#### Document passage

--- Start ---

Here is what is going into the mogul, which is a 2119d bumblebee. Locolinc reciever, Soundlinc sound card and 2 7.2vt 5000mah NiMH batteries in series to get 14.4vdc. My layout is small, 12 foot by 15 foot roughly square. So slow speed running is ok. I will also be doing a 1st generation Aristo C16 but without sound. Neither will have smoke units hooked up as I dont use them so I am not going to waste battery power running them. The battery choice is because thats what I have on hand that can be shared with my RC cars. 1 of those 5000mah batteries will run the C16 at a slow yard speed for 6+hours, anything over 4 hours I am happy with. Even sound isnt high on the list, but as I am getting a soundlinc as part of a box of Locolinc gear, I will use it. Thanks for the info Johathon, while I am not exactly new here, actualy putting RC into a G scale engine is new to me. I have run and raced Team Associated RC10 buggies in the past. So not totaly green when it comes to RC. The mogul I ended up with has no sound, just the lighting boards which will remain stock. I think the 14.4vt set up with twin batteries in series will give me decent run times. Just have to mod the coal load to be removable so I can pull the batteries to recharge. Cheers Mike


----------



## TonyWalsham (Jan 2, 2008)

--- End ---

#### Provided data
--- Start ---

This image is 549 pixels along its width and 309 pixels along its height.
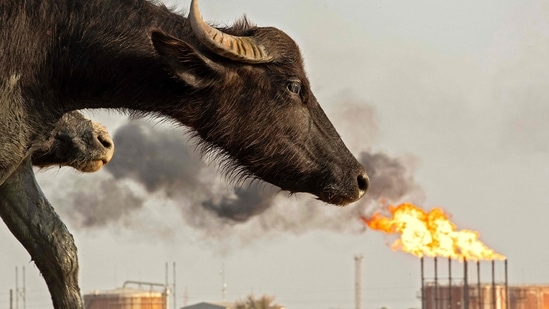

--- End ---

#### Set of tasks
#1 In the forum thread on radio control for G scale locomotives, what are the approximate dimensions of the poster's layout?
#2 List every component that the forum thread on radio control for G scale locomotives says is going into the mogul.
#3 Resume the forum thread on radio control for G scale locomotives from the point where it stops.

#### Answers for the exercise
#1 About 12 feet by 15 feet, roughly square.

#2
- A Locolinc receiver
- A Soundlinc sound card
- Two 7.2 V 5000 mAh NiMH batteries wired in series to give 14.4 V DC

#3
Which voltage is best depends on how you intend to wire the LGB Mogul.
If you intend to power the whole loco, including the stock LGB lights and smoke etc from the ESC output then, yes, 21.6 volts would OK if a just a tad high.
If you intend to separate the motor from the LGB wiring and power the motor only from the output of the ESC then 14.4 volts is more than adequate.


----------



## Mike Toney (Feb 25, 2009)

Thanks Tony, I will try it each way and see which way works best for me. Should have the mogul in my hands sometime next week. Mike


----------



## Mike Toney (Feb 25, 2009)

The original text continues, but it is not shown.